#### Teks Bacaan
Pembangunan HTR dalam jangka panjang secara konsisten, komprehensif, kordinatif, dan kredibel akan membentuk struktur baru perekonomian nasional berdaya saing tinggi yang berbasiskan sumberdaya alam terbaharui, keunggulan lokal dan tahan terhadap perubahan eksternal seperti krisis moneter atau ekonomi. Dengan proyeksi 5,4 juta hektar alokasi lahan untuk HTR 2007-2010 dengan luas areal rata-rata garapan per kepala keluarga (KK) petani 15 hektar, maka jumlah KK yang akan terlibat dalam dalam pembangunan HTR sebanyak 360.000 KK. Dari segi kebutuhan anggaran dengan luasan total 5,4 juta hektar dibutuhkan anggaran sebesar 43,2 trilyun rupiah (Hakim, 2009).
########
Daftar Tugas.
1/ Tentukan apakah tiap pernyataan berikut sesuai dengan teks bacaan, lalu sertakan kutipan persis dari teks yang menjadi dasarnya: (a) Proyeksi alokasi lahan untuk HTR 2007-2010 adalah 5,4 juta hektar. (b) Luas garapan rata-rata per KK petani adalah 25 hektar. (c) Anggaran yang dibutuhkan untuk seluruh luasan HTR adalah 43,2 trilyun rupiah.
2/ Jawab pertanyaan berikut berdasarkan teks bacaan:
(a) Berapa jumlah KK yang akan terlibat dalam pembangunan HTR?
(b) Apa contoh perubahan eksternal yang disebutkan?
(c) Struktur baru perekonomian nasional itu berbasiskan apa saja?
3/ Ubah paragraf teks bacaan yang diawali "Pembangunan HTR dalam jangka panjang" menjadi daftar poin ringkas yang memuat fakta-fakta utamanya.
#### Cuplikan Data
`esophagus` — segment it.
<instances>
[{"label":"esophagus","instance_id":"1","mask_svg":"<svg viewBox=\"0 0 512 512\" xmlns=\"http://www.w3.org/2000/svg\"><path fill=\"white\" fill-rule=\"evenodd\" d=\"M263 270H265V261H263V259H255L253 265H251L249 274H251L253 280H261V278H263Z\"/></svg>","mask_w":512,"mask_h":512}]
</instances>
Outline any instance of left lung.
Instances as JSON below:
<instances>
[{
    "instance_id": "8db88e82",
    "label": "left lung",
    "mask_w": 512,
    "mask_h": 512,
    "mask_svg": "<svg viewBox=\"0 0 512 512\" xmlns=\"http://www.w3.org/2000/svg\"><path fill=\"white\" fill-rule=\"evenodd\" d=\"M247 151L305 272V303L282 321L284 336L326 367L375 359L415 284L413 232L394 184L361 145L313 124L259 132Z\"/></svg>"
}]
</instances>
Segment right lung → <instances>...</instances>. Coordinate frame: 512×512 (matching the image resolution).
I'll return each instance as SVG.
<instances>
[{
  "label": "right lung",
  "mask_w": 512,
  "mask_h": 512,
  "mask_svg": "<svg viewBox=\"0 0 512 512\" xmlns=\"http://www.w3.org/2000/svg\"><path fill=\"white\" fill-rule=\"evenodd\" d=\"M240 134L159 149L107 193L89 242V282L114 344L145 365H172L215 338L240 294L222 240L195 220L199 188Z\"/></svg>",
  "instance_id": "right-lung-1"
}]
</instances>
########
#### Cuplikan Data
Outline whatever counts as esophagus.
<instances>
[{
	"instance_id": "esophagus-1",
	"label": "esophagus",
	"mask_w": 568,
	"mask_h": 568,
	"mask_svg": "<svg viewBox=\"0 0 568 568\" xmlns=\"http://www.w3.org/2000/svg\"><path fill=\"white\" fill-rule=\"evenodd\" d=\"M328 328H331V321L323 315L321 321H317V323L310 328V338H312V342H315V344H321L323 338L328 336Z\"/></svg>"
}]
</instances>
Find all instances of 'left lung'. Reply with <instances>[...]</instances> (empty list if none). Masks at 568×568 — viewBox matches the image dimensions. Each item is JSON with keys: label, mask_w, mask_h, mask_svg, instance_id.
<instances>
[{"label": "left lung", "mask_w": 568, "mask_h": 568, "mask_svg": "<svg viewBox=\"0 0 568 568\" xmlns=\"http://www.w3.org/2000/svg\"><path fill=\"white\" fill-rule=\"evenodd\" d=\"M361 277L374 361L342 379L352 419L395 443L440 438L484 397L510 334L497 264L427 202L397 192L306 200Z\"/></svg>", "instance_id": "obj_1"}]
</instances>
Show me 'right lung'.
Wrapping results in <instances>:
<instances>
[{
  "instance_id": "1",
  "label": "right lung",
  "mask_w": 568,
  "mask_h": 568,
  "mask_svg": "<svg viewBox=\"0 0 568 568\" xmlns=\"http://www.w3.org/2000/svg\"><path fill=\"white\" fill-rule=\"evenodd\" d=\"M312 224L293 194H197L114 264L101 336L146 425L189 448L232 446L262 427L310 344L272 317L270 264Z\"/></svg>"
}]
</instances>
########
Jawaban Tugas.
1/
(a) Ya: "5,4 juta hektar alokasi lahan untuk HTR 2007-2010"
(b) Tidak: "luas areal rata-rata garapan per kepala keluarga (KK) petani 15 hektar"
(c) Ya: "dibutuhkan anggaran sebesar 43,2 trilyun rupiah"

2/
(a) 360.000 KK.
(b) Krisis moneter atau ekonomi.
(c) Sumberdaya alam terbaharui dan keunggulan lokal.

3/
- Pembangunan HTR jangka panjang yang konsisten, komprehensif, kordinatif, dan kredibel akan membentuk struktur baru perekonomian nasional yang berdaya saing tinggi.
- Struktur tersebut berbasiskan sumberdaya alam terbaharui dan keunggulan lokal, serta tahan terhadap perubahan eksternal seperti krisis moneter atau ekonomi.
- Proyeksi alokasi lahan HTR 2007-2010: 5,4 juta hektar.
- Rata-rata luas garapan per KK petani: 15 hektar.
- Jumlah KK yang terlibat: 360.000 KK.
- Kebutuhan anggaran untuk 5,4 juta hektar: 43,2 trilyun rupiah (Hakim, 2009).